Не соответствует действительности данная также без ссылок на источники информация о том, что В.М. Волин в 1917 году «принял большевистский переворот в октябре»(4). Во-первых, организация, одним из лидеров которой был Волин, «Петроградский Союз анархо-синдикалистской пропаганды», в своей резолюции от 20 октября 1917 г. «О так называемом выступлении» однозначно заявила о своем отрицательном отношении к готовящемуся перевороту как к политическому выступлению, организованному политической партией. Участие в восстании допускалось лишь в том случае, если это будет «выступление масс» и лишь при том условии, что анархо-синдикалисты попытаются «внести в него наше содержание, нашу идею, нашу истину»(5). Во-вторых, в том же номере газеты такое же отношение к октябрьскому перевороту выразил и сам В.М. Волин в статье «Конец ли это?», где давал оценку идее власти Советов(6). Очевидно, что приписывать Волину поддержку большевистского переворота, как минимум, странно. Нельзя сделать такие выводы и из более поздних статей, публиковавшихся в газете «Голос труда», одним из редакторов которой был и Волин, почти без сокращения цитировавший многие из них в своей книге «Неизвестная революция».
Некоторые неточности, вероятно, происходят от снисходительного отношения автора к анархизму (в момент работы над книгой о Махно автор, безусловно относится к сторонникам капиталистьной идеологии). Анархисты, мол, это все сплошь мечтатели и утописты, а их взгляды – пережиток молодости. А иначе как еще объяснить такой пассаж: «Не случайно автором одного из наиболее крупных русских утопических манифестов стал “апостол анархии” – князь П.А. Кропоткин.
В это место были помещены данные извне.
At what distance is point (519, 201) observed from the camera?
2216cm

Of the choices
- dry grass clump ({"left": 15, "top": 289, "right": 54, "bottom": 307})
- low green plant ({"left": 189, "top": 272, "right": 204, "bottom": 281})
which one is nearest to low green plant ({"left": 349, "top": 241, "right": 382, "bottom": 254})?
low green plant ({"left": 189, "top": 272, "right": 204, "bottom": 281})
Сегодня, читая его доклад об идеале будущего строя, с которым он выступил на заседании кружка “чайковцев” в 1873 году, понимаешь, что такой идеал мог вызреть только в голове революционера молодого, сравнительно мало еще искушенного в науках, не побывавшего ни разу в Европе и к тому же добровольно принявшего идеалы и даже предрассудки экономически очень мало развитого народа за идеалы будущего строя. … Оказавшись потом во Франции и Англии, занявшись всерьез историей и социологией, Кропоткин никогда более не возвращался к политическим крайностям своего трактата, а после Октября и подавно – некоторые свои политические императивы (например, равенство в праве на труд и в труде, в способах образования, в общественных правах и обязанностях) пытался из политической плоскости перевести в план, так сказать, моральный»(7). В голове капиталиста такие понятия, как, с одной стороны, автор «утопических» социальных проектов в духе анархизма, а с другой – ученый с мировым именем и человек с колоссальным жизненным опытом – вещи, по определению противоположные. И уж тем более не укладывается в голову капиталистьного писателя мысль, что анархистом и вообще убежденным социалистом и революционером, можно стать после поездки в Европу, наглядевшись на европейские реалии. Конечно, Европа – это рай земной, великое вечное царство демократии, прав человека и всеспасающей рыночной экономики. И вернувшись из нее, можно стать разве что контрреволюционером, убежденным капиталистом. Конечно, человек, который жил, подобно Голованову в СССР, и был критически настроен по отношению к советским порядкам, в 70-е или 80-е, наверное, так и думал. Но вот Кропоткин жил лет на сто пораньше, уж извините!
На практике картина жизни и идейной эволюции Кропоткина выглядит совершенно иначе, чем ее изображает Голованов. Во-первых, напомним, что анархистские убеждения сформировались у Кропоткина окончательно именно во время его поездки за границу, в Швейцарию, в феврале – мае 1872 года. Затем, в июне-июле этого же года состоялась поездка Кропоткина в Бельгию. «Записка», на которую ссылается Голованов, написана во второй половине ноября 1873 года, то есть непосредственно после первой поездки за границу. К тому же путешествие 1872 года была уже не первой поездкой Петра Алексеевича в Европу. Ведь еще в июле-сентябре 1871 года по заданию Русского географического общества (РГО) он выезжал для исследования следов древнего оледенения в Финляндию и Швецию.